■ **Dataset content**:

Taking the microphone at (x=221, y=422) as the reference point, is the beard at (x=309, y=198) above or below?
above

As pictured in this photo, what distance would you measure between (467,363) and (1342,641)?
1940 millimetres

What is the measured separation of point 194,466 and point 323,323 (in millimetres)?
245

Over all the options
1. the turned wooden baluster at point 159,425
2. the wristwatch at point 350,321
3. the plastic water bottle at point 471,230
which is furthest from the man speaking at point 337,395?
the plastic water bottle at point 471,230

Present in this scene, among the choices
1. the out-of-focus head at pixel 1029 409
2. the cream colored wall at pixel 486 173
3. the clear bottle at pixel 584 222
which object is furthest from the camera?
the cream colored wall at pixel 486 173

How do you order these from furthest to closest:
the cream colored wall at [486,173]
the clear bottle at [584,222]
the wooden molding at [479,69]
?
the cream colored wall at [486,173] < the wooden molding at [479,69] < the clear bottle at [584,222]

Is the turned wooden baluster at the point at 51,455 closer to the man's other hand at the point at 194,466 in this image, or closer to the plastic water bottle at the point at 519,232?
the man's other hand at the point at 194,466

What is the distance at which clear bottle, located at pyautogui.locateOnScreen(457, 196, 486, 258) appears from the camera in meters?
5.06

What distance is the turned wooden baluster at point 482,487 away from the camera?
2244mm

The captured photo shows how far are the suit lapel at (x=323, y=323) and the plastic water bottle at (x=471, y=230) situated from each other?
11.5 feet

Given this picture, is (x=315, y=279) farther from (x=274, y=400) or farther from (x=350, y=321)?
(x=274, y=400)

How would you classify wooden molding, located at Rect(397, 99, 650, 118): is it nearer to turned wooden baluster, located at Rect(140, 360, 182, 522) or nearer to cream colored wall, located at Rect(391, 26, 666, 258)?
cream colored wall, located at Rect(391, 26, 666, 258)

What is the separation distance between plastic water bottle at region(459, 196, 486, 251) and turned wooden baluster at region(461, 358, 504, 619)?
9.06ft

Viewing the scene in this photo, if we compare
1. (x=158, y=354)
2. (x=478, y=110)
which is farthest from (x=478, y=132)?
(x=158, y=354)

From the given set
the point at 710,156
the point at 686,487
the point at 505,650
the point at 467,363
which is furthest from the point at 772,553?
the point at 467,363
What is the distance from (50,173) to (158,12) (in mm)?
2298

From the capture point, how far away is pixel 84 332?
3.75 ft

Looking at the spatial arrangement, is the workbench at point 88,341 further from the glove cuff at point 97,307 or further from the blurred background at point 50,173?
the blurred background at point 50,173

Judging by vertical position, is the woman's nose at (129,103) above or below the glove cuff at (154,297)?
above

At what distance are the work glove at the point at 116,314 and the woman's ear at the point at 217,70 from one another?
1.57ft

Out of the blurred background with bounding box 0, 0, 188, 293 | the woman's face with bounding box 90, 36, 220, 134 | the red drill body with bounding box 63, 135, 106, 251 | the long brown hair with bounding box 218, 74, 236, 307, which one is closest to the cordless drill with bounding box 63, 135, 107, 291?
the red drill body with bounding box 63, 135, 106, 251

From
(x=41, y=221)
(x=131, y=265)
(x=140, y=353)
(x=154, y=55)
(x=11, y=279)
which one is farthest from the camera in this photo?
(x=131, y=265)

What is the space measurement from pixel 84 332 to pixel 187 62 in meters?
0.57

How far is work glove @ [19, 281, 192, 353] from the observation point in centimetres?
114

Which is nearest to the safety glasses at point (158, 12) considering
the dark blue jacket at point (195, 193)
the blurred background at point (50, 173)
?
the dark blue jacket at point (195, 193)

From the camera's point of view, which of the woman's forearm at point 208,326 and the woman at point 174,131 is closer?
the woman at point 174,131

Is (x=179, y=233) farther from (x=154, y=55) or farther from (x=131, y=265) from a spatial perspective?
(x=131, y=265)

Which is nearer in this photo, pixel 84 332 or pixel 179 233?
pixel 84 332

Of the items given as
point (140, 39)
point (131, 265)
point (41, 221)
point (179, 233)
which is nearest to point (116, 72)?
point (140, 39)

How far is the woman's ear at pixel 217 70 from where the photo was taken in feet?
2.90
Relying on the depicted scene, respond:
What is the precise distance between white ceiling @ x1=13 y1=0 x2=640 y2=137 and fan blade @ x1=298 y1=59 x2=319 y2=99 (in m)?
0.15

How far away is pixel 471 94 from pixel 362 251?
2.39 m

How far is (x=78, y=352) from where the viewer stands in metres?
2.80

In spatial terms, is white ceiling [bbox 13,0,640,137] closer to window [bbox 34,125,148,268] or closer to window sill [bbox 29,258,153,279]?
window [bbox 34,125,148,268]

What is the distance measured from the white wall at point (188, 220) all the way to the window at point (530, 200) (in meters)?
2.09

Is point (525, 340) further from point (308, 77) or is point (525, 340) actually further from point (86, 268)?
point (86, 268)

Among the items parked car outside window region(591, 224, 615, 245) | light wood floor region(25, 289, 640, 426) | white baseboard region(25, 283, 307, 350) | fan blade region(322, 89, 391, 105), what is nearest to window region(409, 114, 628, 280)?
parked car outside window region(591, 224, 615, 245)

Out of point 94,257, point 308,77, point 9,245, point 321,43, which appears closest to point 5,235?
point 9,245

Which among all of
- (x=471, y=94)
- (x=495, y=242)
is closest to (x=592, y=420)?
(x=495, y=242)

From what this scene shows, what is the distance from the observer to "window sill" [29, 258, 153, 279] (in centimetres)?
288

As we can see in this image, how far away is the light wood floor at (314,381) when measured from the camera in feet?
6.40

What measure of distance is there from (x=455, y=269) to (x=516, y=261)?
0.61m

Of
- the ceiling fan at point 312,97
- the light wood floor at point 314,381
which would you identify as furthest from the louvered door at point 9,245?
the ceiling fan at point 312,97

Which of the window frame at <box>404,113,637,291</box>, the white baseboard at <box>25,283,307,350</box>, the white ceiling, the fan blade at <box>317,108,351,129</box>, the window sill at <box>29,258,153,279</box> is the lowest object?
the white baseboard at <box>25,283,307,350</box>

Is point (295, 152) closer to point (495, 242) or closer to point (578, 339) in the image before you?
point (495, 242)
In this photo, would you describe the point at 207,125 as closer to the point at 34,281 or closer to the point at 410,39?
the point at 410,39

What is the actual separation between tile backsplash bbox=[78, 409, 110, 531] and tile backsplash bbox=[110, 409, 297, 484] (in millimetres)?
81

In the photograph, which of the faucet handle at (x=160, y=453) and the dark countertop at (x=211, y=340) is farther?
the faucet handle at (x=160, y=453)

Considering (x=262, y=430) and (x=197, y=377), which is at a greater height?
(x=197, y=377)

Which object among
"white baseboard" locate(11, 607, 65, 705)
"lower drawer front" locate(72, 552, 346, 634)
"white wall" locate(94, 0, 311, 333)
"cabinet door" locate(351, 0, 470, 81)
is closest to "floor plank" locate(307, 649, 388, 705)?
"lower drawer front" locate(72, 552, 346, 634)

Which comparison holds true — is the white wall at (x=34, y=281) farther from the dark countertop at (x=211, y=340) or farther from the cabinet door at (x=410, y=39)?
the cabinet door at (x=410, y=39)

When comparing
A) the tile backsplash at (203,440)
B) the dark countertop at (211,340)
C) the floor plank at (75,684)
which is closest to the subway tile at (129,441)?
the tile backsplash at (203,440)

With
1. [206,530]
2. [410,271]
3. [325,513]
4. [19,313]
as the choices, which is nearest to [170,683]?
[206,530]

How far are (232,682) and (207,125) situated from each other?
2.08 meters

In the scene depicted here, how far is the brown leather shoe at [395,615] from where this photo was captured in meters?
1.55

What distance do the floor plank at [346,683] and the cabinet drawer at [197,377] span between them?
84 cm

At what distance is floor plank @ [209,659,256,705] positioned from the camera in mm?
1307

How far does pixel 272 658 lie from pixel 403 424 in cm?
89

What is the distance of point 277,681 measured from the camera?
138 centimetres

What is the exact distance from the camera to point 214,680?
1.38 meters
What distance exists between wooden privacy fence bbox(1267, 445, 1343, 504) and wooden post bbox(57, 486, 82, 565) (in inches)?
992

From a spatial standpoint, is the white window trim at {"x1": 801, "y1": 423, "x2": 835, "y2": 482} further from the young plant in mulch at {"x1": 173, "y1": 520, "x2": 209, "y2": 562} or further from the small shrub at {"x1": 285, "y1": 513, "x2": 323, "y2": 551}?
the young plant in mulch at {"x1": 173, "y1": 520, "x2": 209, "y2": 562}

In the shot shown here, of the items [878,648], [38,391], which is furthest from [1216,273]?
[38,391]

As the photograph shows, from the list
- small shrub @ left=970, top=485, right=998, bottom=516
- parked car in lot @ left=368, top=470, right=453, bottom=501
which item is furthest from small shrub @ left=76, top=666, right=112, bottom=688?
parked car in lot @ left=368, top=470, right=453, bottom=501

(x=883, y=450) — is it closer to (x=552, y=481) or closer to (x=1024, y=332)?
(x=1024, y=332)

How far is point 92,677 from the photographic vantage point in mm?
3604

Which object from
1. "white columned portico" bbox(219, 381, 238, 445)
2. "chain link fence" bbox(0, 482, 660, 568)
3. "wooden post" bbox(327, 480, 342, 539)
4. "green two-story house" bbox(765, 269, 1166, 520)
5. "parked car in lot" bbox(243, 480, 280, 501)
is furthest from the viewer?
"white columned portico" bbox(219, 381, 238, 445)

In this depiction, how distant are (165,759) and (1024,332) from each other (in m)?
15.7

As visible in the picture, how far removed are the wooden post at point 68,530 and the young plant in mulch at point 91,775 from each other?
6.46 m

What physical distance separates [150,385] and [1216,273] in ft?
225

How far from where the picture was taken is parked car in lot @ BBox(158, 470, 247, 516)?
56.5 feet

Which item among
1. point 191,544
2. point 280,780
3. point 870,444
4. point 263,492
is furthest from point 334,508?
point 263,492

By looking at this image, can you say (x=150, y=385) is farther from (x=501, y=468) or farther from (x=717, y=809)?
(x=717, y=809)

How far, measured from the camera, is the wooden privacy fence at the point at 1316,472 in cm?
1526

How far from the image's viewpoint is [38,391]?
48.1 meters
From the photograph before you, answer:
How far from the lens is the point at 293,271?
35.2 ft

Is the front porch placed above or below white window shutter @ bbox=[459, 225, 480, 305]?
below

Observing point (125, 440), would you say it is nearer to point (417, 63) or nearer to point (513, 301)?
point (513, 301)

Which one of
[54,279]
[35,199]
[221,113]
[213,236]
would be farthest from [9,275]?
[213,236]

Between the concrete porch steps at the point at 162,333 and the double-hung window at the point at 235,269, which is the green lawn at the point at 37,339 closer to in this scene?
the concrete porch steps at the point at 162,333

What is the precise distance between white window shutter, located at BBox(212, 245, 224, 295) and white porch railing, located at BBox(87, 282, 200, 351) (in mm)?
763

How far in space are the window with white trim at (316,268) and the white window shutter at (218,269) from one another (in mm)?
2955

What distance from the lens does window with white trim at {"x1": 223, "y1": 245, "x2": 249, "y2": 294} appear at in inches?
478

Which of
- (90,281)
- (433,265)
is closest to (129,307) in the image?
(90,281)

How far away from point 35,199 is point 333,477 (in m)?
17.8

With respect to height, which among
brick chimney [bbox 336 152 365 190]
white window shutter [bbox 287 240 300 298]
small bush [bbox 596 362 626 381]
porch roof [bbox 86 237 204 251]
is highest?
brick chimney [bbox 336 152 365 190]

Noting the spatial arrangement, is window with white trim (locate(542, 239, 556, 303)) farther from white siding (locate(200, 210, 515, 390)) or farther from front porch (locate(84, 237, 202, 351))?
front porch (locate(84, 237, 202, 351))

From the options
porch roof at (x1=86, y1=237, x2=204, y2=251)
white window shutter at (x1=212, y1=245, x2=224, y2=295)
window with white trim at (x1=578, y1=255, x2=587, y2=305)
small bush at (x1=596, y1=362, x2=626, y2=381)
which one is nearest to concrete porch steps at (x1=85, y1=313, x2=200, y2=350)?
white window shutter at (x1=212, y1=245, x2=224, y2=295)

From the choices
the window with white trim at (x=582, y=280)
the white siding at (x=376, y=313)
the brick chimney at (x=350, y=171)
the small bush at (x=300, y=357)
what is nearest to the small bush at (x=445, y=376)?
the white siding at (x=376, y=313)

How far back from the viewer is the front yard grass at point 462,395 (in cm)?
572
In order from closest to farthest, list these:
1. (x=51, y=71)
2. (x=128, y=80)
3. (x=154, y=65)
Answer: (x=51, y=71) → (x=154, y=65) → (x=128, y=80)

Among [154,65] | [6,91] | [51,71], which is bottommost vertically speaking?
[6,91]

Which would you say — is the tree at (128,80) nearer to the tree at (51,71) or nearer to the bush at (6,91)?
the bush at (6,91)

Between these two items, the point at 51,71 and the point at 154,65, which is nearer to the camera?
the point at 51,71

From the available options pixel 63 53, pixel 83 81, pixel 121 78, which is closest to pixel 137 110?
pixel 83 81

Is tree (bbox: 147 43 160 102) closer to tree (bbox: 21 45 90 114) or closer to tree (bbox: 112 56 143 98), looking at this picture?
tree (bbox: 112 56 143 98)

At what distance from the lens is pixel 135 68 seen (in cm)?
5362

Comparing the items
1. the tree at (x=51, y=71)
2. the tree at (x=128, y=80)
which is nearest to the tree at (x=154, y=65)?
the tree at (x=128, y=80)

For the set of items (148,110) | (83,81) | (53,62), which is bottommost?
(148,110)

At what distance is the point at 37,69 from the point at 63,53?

■ **Aim**:
Extract, exactly, the lines above that begin at the line containing "From the options" and end at the final line of the records; add no other text.

■ **The result**:
From the options
porch roof at (x1=86, y1=237, x2=204, y2=251)
white window shutter at (x1=212, y1=245, x2=224, y2=295)
window with white trim at (x1=578, y1=255, x2=587, y2=305)
small bush at (x1=596, y1=362, x2=626, y2=381)
which one is nearest to concrete porch steps at (x1=85, y1=313, x2=200, y2=350)?
white window shutter at (x1=212, y1=245, x2=224, y2=295)

From the choices
the window with white trim at (x=582, y=280)
the white siding at (x=376, y=313)
the brick chimney at (x=350, y=171)
the small bush at (x=300, y=357)
what is nearest to the small bush at (x=445, y=376)?
the white siding at (x=376, y=313)

How far back from the viewer is the front yard grass at point 462,395 (in cm)?
572
In order from closest to farthest, list these:
1. (x=51, y=71)
2. (x=128, y=80)
3. (x=154, y=65)
Answer: (x=51, y=71) → (x=154, y=65) → (x=128, y=80)

Among [154,65] | [6,91] | [51,71], which is bottommost vertically speaking?
[6,91]

Which would you say — is the tree at (128,80) nearer to the tree at (51,71) or nearer to the bush at (6,91)?
the bush at (6,91)

Between these two items, the point at 51,71 and the point at 154,65, which is nearer to the camera?
the point at 51,71

From the available options pixel 63 53, pixel 83 81, pixel 121 78, which is closest to pixel 137 110?
pixel 83 81

Is tree (bbox: 147 43 160 102) closer to tree (bbox: 21 45 90 114) or closer to tree (bbox: 112 56 143 98), looking at this picture?
tree (bbox: 112 56 143 98)

At what distance from the lens is pixel 135 68 seen (in cm)?
5362

Comparing the items
1. the tree at (x=51, y=71)
2. the tree at (x=128, y=80)
which is nearest to the tree at (x=154, y=65)?
the tree at (x=128, y=80)

For the set of items (148,110) | (83,81) | (53,62), which is bottommost?
(148,110)

At what distance is the point at 37,69 from the point at 63,53?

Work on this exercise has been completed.